Lectura 3:00 min
Outsourcing: comenzar de nuevo
El presidente Andrés Manuel López Obrador está decidido a cambiar al país. El lograr una sociedad más justa en donde todos, sin excepción, paguen sus contribuciones y se respeten sus derechos a los trabajadores. Al presidente le informan que el outsourcing sirve para no pagar los impuestos, lastimar derechos y generar desempleo al final del año. Para una persona con la sensibilidad social de nuestro presidente, planteárselo así es fuerte. Así, por ejemplo, durante la firma de la tregua para posponer la modificación legal, Carlos Salazar del CCE participó al lado del gobierno en donde participaron: Arturo Herrera de Hacienda; Raquel Buenrostro del SAT; Carlos Romero, procurador fiscal; Zoé Robledo del IMSS; Luisa María Alcalde de la STPS; y Carlos Martínez del Infonavit, todos fiscalizadores. Se comenzó de forma equivocada. El llamado outsourcing no es una actividad laboral, es, antes que nada, una actividad económica que permite el incremento sustancial de la productividad, la múltiple creación de empresas que se eslabonan entre sí y diversifica la actividad económica, además de formalizar el empleo.

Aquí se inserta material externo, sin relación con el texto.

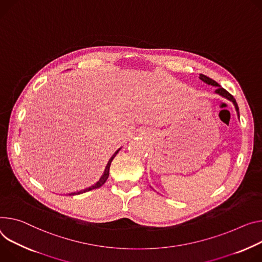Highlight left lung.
<instances>
[{"instance_id":"8db88e82","label":"left lung","mask_w":262,"mask_h":262,"mask_svg":"<svg viewBox=\"0 0 262 262\" xmlns=\"http://www.w3.org/2000/svg\"><path fill=\"white\" fill-rule=\"evenodd\" d=\"M200 79H201V80H203L204 82L208 83V84H211V85L216 86L215 93H216V94H219V95H221V96H223V97H225V98L229 99L230 101H232V102H233V104L235 105L236 111H237V115H238V117H239V111H238L239 108H238V105H237V102H236L235 98L232 96V95H231L228 91H226L224 88H222V86H221L216 81H214L213 79H211V78H209V77H207V76H205V75H203V74H201V75H200Z\"/></svg>"}]
</instances>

Si no hay actividad económica con gran cantidad de empresas no hay fuentes de trabajo ni derechos laborales que proteger. El Estado tiene la obligación de hacer respetar las leyes y derechos sin distinción, así como promover la creación de empleos. El balance entre un lado y otro debe calibrarse constantemente, es decir, la idea de que se está protegiendo algo sin que sea del todo cierto no puede afectar la actividad económica y menos bajo una situación como la que enfrentamos. A la discusión le ha faltado, además de entender al outsourcing como una actividad económica, partir de la base de que los trabajadores no son únicamente los puestos más bajos sino el resto de la plantilla laboral hasta los altos directivos. Si bien cada estrato dentro de la cadena laboral de la empresa requiere una serie mínima de derechos, se tienen distintas necesidades de protección. Una de las cosas que no se ha dicho es que las empresas serias de outsourcing proveen derechos laborales más allá de los tutelados por las leyes mexicanas como seguros de vida, de gastos médicos y defunción, por arriba de lo que el IMSS e ISSSTE ofrecen.
Los empresarios enfrentan el dilema de defender una práctica fundamental que no inventamos en México, de la que se ha abusado, tratando de aprovechar el momento para limitar el reparto de utilidades —PTU— y mantener el insourcing que nada tiene que ver con el outsourcing, mientras los fiscalizadores en lo suyo, bajo la fantasía de que los empleos se van a crear así porque sí. Como sociedad tenemos que frenar la evasión fiscal, al igual que hacer que todos paguemos impuestos, incluido el 60% de los mexicanos que lo hacen en la informalidad. Al permitir la formalidad, el outsourcing bien llevado es el vehículo idóneo. Es importante que continuemos la discusión incorporando a Tatiana Clouthier de Economía y partir de los principios éticos que promueve el presidente para que entendamos que las malas prácticas se deben de terminar, pero no terminar con la práctica en sí misma.